The researchers divided issues into those concerned with fellowship (wealth distribution, immigration), and those concerned with morality (gay rights, abortion). Conservatives envisaged a Jesus with views close to their own on morality issues; but they recognised that the man who gave all his possessions to the poor would probably have advocated more progressive taxation policies than those of the Republican party. Conversely, liberals saw Jesus as having similar views as themselves on fellowship issues but they believed his views on gay rights would be to the right of their own.
The social psychologist Leon Festinger coined the term “cognitive dissonance” for the discomfort felt when we recognise conflict between our ideas and perceptions. He proposed that we tend to reduce conflict by altering our view of reality. This process of “dissonance reduction” (“I didn’t want that job anyway”) has been used down the centuries to reduce the conflict between a person’s religious convictions and their actions.
…Ross and his colleagues suggest that dissonance reduction takes place not only within the individual, but as a collective enterprise. Preachers, politicians and co-believers tend to emphasise and de-emphasise different aspects of the Christian canon; so conservative Americans study the Old Testament with its homophobic rhetoric and eye-for-an-eye morality, whereas liberals look to the New Testament Jesus who was sympathetic to the poor and the meek.
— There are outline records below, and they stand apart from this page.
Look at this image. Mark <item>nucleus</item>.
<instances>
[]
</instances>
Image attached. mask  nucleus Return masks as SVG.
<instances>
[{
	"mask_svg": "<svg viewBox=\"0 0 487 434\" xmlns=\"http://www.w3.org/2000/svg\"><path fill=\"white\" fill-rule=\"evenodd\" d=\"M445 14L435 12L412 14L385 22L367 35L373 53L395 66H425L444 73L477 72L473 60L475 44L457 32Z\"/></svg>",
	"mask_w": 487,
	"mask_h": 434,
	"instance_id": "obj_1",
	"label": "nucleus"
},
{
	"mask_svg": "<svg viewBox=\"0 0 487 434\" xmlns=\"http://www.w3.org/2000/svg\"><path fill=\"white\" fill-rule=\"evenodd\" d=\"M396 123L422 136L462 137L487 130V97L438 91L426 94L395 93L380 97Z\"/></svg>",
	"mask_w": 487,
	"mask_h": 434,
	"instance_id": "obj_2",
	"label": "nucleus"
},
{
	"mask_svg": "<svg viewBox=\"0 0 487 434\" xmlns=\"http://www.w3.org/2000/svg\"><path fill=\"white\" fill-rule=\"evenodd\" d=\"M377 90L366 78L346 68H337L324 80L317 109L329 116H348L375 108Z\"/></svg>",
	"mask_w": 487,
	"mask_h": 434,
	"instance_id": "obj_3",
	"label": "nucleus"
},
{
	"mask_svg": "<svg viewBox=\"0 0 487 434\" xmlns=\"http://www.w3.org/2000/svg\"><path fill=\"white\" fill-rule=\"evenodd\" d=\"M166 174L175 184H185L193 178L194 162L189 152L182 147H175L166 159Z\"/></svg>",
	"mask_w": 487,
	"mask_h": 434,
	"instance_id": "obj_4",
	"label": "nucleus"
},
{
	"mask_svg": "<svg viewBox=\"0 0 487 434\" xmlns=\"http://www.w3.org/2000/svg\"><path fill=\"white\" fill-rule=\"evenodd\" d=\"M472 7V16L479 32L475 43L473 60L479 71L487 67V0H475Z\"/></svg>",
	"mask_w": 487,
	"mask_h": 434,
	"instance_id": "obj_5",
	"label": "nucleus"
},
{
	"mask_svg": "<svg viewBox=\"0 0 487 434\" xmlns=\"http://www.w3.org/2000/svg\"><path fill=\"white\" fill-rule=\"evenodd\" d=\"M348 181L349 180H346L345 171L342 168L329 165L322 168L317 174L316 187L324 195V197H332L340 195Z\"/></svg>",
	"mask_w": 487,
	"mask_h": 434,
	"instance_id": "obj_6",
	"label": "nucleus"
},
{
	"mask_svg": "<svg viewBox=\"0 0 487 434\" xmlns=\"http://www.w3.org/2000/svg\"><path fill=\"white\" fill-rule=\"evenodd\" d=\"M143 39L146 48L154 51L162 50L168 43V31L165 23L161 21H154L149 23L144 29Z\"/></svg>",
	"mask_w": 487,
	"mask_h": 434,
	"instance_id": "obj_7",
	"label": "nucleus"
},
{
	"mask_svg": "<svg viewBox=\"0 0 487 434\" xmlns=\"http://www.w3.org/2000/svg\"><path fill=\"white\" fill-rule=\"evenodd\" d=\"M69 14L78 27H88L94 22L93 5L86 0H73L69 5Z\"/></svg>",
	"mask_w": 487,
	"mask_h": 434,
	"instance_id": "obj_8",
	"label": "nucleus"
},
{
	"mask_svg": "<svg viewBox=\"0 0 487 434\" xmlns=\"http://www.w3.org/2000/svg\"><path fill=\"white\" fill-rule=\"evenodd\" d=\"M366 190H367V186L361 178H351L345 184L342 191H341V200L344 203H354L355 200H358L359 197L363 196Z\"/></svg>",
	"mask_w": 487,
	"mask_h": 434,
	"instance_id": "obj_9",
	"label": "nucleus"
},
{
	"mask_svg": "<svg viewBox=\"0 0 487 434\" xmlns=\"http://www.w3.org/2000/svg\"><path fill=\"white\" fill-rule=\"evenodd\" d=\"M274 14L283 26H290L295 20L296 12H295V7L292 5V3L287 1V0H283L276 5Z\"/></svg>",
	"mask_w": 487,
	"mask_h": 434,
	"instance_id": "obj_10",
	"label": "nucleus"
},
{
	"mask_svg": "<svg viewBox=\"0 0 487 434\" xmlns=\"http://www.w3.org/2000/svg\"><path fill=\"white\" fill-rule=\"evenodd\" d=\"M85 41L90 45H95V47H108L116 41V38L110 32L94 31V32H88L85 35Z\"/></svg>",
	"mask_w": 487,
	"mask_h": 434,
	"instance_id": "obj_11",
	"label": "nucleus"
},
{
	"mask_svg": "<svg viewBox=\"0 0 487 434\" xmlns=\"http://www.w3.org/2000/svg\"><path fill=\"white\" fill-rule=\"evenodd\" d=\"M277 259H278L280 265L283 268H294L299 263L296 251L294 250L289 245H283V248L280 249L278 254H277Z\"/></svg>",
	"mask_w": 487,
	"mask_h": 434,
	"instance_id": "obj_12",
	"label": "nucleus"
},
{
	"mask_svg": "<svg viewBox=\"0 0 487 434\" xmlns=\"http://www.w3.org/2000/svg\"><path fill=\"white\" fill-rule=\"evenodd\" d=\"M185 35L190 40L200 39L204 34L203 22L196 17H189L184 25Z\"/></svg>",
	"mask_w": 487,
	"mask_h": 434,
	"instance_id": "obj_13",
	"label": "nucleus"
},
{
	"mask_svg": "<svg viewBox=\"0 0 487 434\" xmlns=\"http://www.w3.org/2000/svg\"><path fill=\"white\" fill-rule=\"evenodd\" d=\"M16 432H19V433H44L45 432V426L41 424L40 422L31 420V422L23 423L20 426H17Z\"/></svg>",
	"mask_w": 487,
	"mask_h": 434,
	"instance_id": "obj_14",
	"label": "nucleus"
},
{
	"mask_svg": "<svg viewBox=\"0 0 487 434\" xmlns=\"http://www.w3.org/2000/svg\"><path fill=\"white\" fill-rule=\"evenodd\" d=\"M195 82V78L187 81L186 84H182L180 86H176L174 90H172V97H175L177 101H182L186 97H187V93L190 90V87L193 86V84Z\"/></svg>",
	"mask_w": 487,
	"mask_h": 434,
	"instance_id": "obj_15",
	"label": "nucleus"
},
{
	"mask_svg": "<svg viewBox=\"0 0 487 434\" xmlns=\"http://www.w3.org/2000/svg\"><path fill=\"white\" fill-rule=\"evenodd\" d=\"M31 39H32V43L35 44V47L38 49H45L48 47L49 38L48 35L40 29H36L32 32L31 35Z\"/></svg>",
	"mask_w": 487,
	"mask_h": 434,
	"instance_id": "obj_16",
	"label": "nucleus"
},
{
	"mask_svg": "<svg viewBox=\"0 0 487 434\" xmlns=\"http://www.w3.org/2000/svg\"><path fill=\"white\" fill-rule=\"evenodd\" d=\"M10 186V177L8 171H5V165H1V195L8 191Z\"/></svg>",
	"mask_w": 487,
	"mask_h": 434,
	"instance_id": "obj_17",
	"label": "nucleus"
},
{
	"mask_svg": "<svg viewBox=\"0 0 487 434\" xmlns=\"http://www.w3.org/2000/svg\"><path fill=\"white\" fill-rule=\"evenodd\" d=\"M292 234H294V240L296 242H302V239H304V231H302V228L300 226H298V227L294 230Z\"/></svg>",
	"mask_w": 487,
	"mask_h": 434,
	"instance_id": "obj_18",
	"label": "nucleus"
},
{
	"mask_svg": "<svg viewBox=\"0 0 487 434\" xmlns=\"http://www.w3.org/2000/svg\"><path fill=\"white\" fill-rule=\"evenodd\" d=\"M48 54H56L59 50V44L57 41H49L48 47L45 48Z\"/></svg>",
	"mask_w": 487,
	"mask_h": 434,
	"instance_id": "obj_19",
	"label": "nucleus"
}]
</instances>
When the majority of us who are not apocalyptics (i.e. stark, raving mad) talk about ethics, we make a number of presuppositions. When we discuss what we think is the best way to live, we take for granted the idea of a world with a future; a stable, enduring society requiring maintenance; human flourishing within the course of a normal lifespan. These things are both expected and desired, so much so that, when presented with an alternative ethical vision that neither desires nor expects such things, we simply refuse to believe our lying eyes while ignoring the little twinge of conscience that warns us how something doesn’t feel right here.
How many times does Jesus have to talk about the kingdom of heaven, not earthly society, being the place where the poor and the meek will finally receive their due? How many times does he have to tell his audience that they will live to see the Son of Man coming in all his glory? Your attempts to ferret out his likely position on city zoning laws and office etiquette are doomed to be stillborn. You were speaking a different language from the very start. He did not care about the things you care about. He did not want the things you want. He looked forward to the violent end of the world, and all his values were informed by that desire. There is no further conversation to be had with him. Some men you just can’t reach.